Grumbling, the man sulked off. A companion held out his dollar, grinning. “He's just boiled over on account he had hisself a couple of layers this past spring. Making his own money from the eggs like you is, but he lost them.”

“Foxes?” Thompson asked.

“Nah. Got drunked up one day and et 'em.” The man took his plate of eggs and cheese and a stack of tortillas. “Didn't share a lick. Not one stringy wing. Them chickens had no more fat on 'em than a snake, but I sure would a loved to gnaw a bone.”

A man with a seeping bandage on his forearm and a soft accent from the South bought the last melon for a dollar and a quarter. The man casually remarked to Thompson that he'd gotten into a knife fight with someone who had designs on that same melon.

An acre of land, Thompson thought as he took the money, for the price of an unripe melon.

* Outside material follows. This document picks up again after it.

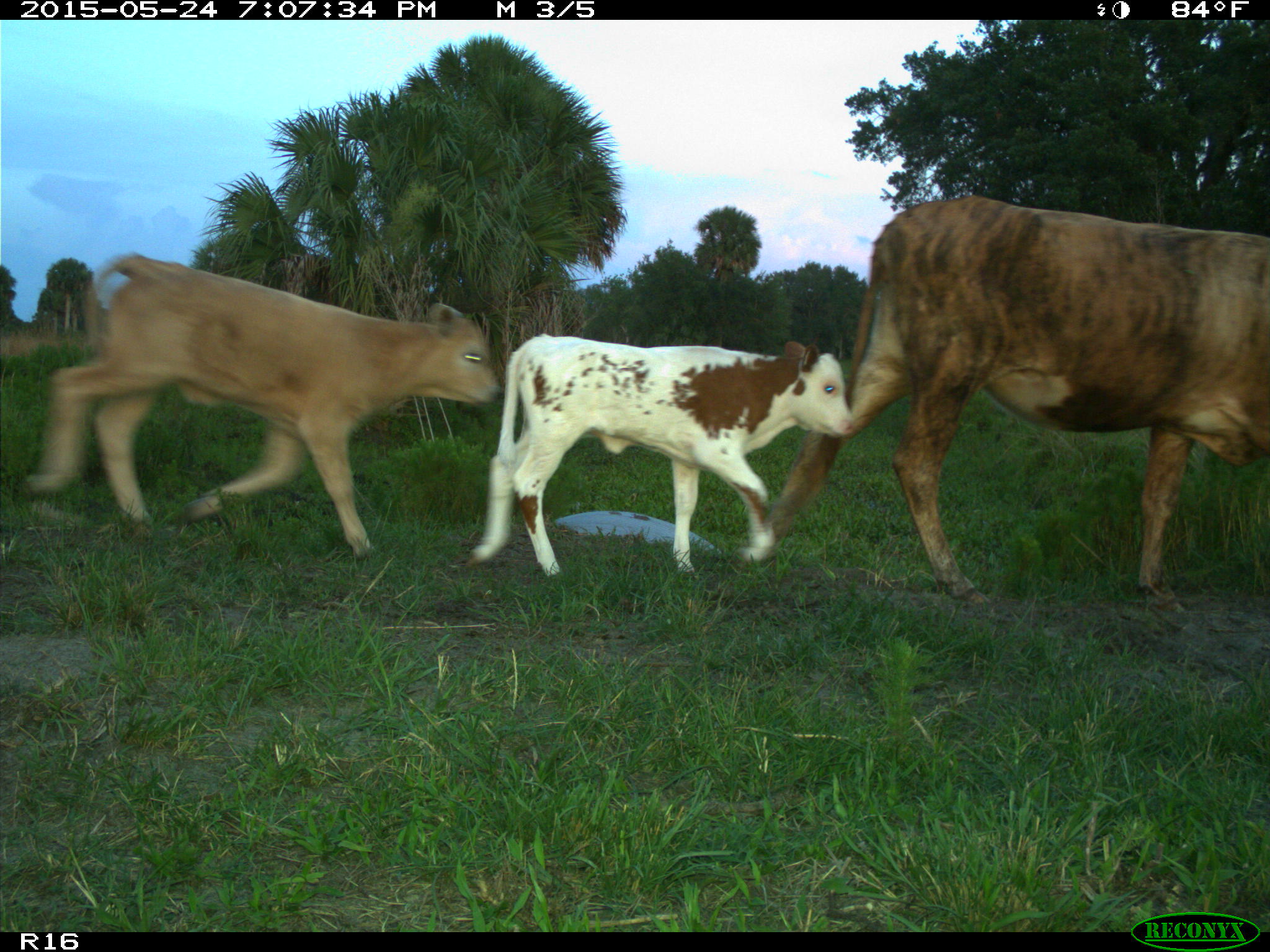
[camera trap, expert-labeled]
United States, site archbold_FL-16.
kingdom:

After another day, the supplies ran out. The wagon sat empty except for provisions to fuel their return trip. Thompson's purse held twenty-seven dollars in hard currency, approximately twenty dollars in gold flake, and a few nuggets the size of a corn seed. After Benito's share, sufficient for his initial acres with perhaps enough left for a plow. Working alone with Upperdine's oxen, he might break eighteen, twenty acres that first season. He'd plant as much in wheat as the seed allowed and however many acres remaining in produce dear to the emigrants: watermelons, cantaloupe, and sweet potatoes. For whatever reason, they'd craved sweet potatoes and were disappointed he had none. He'd plant for market and live off of game and the yield from a small garden he'd sow in potatoes and onions. And he'd buy more land with the harvest proceeds, begin to hire tenants or wage labor from Bent's Post to put additional acreage into production. Glancing about, Thompson felt sure there would be no lack in the foreseeable future of men with empty pockets looking for work. This new land swarmed with opportunity.

T
HEY LEFT EARLY
,
BEFORE LIGHT
, not wishing to call attention to their departure. Thompson eased the horses from camp and then pushed them hard, whistling encouragement and slapping at them with the reins until they panted and frothed, hides gleaming. Driven by vague uneasiness about separating prospectors from gold and their disposition upon the realization that their stomachs once again were empty and their pockets lighter, he wished to put miles between them and the miners. Earlier, Benito had irritated him with his deliberation at breaking camp, his careful stowing of supplies, the harnessing, and a pause off by himself for devotion while Thompson fumed.

Five miles out, the day just opening, two riders came up from the arroyo and blocked the trail. They rode mules, and later, much later, when Thompson relived the incident, he pieced together that they must have been waiting in ambush. The mules could not have outpaced his horses, even with the wagon in tow. The riders carried muskets and leveled them on Thompson and Benito from ten yards. Thompson reined his team. He considered trying to pull around, run for it, but the arroyo guttered one side of the trail and to the other, thick scrub confounded the route.